*Task*.
From the database connection lesson, copy word for word the part between "conn.close()" and "databases is MongoDB.", inclusive.

*Passage to read*.
In the previous lesson, we used sqlite3
, which is fantastic for learning and small projects because it’s built into Python and doesn’t require a separate server. However, in a corporate environment, you will most likely be connecting to a more powerful, server-based database like MySQL, PostgreSQL, or a NoSQL database like MongoDB.
The great news is that the patterns and skills you just learned are directly transferable.
To connect to other SQL databases, the only thing that changes is the library you use to make the connection. The SQL queries you write and the way you use Pandas to interact with the database remain almost identical.
You would first need to install the appropriate library:
pip install mysql-connector-python
pip install psycopg2-binary
Then, your connection code would look slightly different, requiring credentials like a username, password, and host address.
Example with psycopg2
for PostgreSQL:
import psycopg2
import pandas as pd
# The connection details change, but the pattern is the same
conn = psycopg2.connect(
host="your_database_host",
database="your_database_name",
user="your_username",
password="your_password"
)
# After this, using Pandas is EXACTLY the same!
sql_query = "SELECT * FROM sales WHERE region = 'North';"
north_sales_df = pd.read_sql_query(sql_query, conn)
conn.close()
print(north_sales_df.head())
Key Takeaway: As an analyst, your main tool, pandas.read_sql_query
, works the same way. You just need to get the correct connection details from your IT or data engineering team.
Not all databases are “relational” (i.e., table-based) like SQL databases. Another popular category is NoSQL, and one of the most popular NoSQL databases is MongoDB.
Instead of tables and rows, MongoDB stores data in collections of documents. A document is very similar to a Python dictionary or a JSON object, allowing for flexible and nested data structures.

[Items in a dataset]

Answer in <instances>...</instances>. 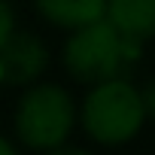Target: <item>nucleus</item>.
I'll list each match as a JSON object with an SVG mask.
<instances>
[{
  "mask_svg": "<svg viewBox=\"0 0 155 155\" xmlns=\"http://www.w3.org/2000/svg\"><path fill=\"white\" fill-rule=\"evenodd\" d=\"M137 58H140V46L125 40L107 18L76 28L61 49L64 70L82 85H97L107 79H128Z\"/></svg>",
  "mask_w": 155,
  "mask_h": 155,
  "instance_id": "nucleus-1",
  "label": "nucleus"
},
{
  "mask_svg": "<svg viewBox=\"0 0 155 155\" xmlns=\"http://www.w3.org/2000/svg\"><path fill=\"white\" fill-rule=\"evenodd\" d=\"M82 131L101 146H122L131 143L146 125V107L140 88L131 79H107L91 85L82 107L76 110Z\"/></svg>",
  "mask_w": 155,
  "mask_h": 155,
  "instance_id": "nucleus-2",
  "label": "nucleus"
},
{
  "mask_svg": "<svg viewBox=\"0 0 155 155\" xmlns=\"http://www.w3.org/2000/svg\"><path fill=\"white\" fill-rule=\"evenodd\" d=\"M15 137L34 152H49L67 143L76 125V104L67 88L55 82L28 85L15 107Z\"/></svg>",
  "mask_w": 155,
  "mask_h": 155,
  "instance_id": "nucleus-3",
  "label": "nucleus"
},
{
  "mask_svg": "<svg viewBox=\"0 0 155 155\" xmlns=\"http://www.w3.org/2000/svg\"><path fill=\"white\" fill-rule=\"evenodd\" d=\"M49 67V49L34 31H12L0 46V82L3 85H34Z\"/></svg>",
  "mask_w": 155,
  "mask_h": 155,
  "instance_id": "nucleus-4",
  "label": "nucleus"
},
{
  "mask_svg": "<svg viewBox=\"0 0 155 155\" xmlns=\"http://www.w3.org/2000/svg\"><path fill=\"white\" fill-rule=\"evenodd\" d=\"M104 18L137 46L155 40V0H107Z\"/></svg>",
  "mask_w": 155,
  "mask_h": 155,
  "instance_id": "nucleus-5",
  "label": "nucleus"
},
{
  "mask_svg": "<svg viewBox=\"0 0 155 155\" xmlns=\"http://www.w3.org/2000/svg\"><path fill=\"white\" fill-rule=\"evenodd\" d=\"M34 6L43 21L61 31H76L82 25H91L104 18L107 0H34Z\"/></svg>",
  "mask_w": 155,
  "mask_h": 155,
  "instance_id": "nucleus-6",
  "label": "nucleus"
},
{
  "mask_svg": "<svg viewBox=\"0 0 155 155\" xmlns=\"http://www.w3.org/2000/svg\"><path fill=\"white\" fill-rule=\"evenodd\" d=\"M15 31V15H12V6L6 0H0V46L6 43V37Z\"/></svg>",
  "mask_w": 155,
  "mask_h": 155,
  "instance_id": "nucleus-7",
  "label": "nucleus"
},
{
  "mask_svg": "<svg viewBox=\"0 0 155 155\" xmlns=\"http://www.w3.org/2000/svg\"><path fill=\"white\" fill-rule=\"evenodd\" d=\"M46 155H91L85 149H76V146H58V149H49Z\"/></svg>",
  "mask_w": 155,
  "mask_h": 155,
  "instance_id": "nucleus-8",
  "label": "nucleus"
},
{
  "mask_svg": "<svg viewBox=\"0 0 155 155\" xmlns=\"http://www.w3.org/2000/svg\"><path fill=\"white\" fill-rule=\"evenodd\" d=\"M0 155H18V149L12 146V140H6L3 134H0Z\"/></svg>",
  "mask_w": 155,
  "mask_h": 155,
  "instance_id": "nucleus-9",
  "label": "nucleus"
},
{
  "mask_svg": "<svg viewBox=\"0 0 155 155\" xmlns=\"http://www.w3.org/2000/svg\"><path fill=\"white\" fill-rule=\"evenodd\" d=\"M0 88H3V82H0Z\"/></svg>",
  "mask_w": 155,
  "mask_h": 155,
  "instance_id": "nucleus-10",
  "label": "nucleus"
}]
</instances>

* * *

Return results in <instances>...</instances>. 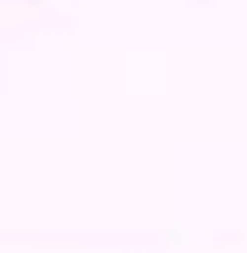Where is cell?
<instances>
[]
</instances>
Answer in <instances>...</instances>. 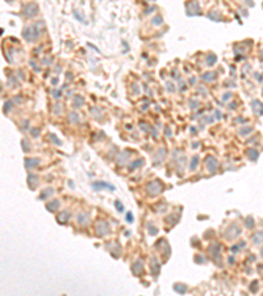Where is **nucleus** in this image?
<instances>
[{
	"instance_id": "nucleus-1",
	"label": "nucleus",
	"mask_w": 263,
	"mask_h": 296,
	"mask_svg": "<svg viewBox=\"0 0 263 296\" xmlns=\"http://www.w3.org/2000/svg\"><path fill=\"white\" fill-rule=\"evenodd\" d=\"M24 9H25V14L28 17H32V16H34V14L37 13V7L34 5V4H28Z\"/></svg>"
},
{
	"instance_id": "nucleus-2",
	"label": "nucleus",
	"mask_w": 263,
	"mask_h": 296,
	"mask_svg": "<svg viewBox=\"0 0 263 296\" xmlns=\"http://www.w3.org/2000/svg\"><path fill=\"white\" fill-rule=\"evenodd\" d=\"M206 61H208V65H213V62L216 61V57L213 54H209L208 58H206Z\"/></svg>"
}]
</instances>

*Full output*.
conn.close()
print(north_sales_df.head())
Key Takeaway: As an analyst, your main tool, pandas.read_sql_query
, works the same way. You just need to get the correct connection details from your IT or data engineering team.
Not all databases are “relational” (i.e., table-based) like SQL databases. Another popular category is NoSQL, and one of the most popular NoSQL databases is MongoDB.